**EXCERPTED RECORDS:**
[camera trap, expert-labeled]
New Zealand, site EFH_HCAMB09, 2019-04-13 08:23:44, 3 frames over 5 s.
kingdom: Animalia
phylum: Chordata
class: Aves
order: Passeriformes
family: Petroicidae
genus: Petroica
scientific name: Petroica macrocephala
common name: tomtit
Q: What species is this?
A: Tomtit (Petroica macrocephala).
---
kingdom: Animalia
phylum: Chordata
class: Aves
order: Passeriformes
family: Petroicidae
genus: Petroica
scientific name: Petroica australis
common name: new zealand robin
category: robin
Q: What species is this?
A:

**WHAT NEEDS TO BE DONE:** Give an exact reproduction of the lines from the one with "scientific name: Petroica australis" to the final line of the entries, including both.

**TASK OUTPUT:**
scientific name: Petroica australis
common name: new zealand robin
category: robin
Q: What species is this?
A:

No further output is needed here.